There was a time that I loved technology. I had been lucky enough growing up in the 1990s to be surrounded by it. I was on the internet in 1996, looking at truly awful sites. I had a GeoCities page (don't ask, I don't remember where), which I think was about Duke Nukem, or Sega Genesis games. I had some sweet stolen animated gifs and a scrolling marquee. Just absolute decadence. It all felt like magic.

There was a time that Silicon Valley felt like the New World, where radical dreamers were building the future in their garages. They were building tools that would make the world better, bicycles of the mind.

I got my first computer in 1998. It had a Zip drive. Decadence. I got my first Gmail account in 2004, when one gigabyte of storage felt like a revolution. I was listening to podcasts in 2005, alone in a work-study job that I hated and that hated me, but I had podcasts! The panelists argued whether or not we'd be able to use our phones as our only computers. In countries in Africa, they were doing things over GPRS and WAP that we wouldn't do for another decade.

In 2006, I got my first Mac, a desperate act that changed my life. I needed a computer, found a refurbished one on the Apple site, and had it shipped to me within the week. And though I dabbled with other things, I was happy with how things were. I had gone from a computer nerd that hated computers to a computer nerd that loved my computer.

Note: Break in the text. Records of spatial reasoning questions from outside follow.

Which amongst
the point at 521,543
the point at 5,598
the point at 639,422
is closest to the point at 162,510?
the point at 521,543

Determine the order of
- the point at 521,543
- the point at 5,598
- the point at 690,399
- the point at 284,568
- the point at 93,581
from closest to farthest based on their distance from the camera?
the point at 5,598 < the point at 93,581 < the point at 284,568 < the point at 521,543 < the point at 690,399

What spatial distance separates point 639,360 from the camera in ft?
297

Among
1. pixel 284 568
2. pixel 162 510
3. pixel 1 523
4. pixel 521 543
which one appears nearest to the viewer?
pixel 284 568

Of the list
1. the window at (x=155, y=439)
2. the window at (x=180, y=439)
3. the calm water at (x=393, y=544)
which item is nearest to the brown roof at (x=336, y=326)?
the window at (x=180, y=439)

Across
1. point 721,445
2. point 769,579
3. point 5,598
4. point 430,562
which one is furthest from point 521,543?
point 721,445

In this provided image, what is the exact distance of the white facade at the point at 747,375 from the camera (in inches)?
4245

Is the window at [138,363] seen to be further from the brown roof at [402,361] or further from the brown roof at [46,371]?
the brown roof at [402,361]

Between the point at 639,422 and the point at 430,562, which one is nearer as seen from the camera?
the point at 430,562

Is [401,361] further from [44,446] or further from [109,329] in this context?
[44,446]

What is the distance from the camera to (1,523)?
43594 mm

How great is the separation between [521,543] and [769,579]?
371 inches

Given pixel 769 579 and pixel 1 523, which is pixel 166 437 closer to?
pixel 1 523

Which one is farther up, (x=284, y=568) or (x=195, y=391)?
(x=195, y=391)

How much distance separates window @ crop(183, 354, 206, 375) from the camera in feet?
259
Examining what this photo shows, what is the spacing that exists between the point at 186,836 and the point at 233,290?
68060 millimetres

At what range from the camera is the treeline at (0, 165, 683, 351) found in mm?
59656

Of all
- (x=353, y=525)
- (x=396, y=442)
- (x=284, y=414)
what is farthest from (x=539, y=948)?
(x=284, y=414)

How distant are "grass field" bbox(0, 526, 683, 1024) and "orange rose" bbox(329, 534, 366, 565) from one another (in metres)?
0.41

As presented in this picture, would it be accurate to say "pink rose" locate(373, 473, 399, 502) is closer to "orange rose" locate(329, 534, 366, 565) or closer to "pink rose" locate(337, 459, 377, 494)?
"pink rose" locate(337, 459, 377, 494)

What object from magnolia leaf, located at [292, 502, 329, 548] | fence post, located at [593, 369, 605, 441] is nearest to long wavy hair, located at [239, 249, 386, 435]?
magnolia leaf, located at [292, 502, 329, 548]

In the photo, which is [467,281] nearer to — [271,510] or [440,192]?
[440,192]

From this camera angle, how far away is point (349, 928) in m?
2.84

If you had told me in 2006 that I would have device in my pocket that let me talk to my friends anywhere I went, that combined an iPod and a really good camera and computer more powerful than my computer from 1998, that let me check maps and email and read books, and that I would hate it, that I would hate technology companies, that the technology that had once wowed me would be making life worse, I'd never have believed you.

So here's where I am: A tech nerd that kind of hates technology. This blog is about that, but also about how things could be better, and the people doing exactly that. It's about fighting dark patterns in UI design, about opening the world up beyond corporate control, about making technology work in a way that benefits people, not the bottom line of share holders. It'll probably be about things I find neat in general, but we'll get there when we get there.

I do not believe technology will save us. Tech companies will never have a solution to a problem they cannot or will not profit from. I do, however, believe we can save technology.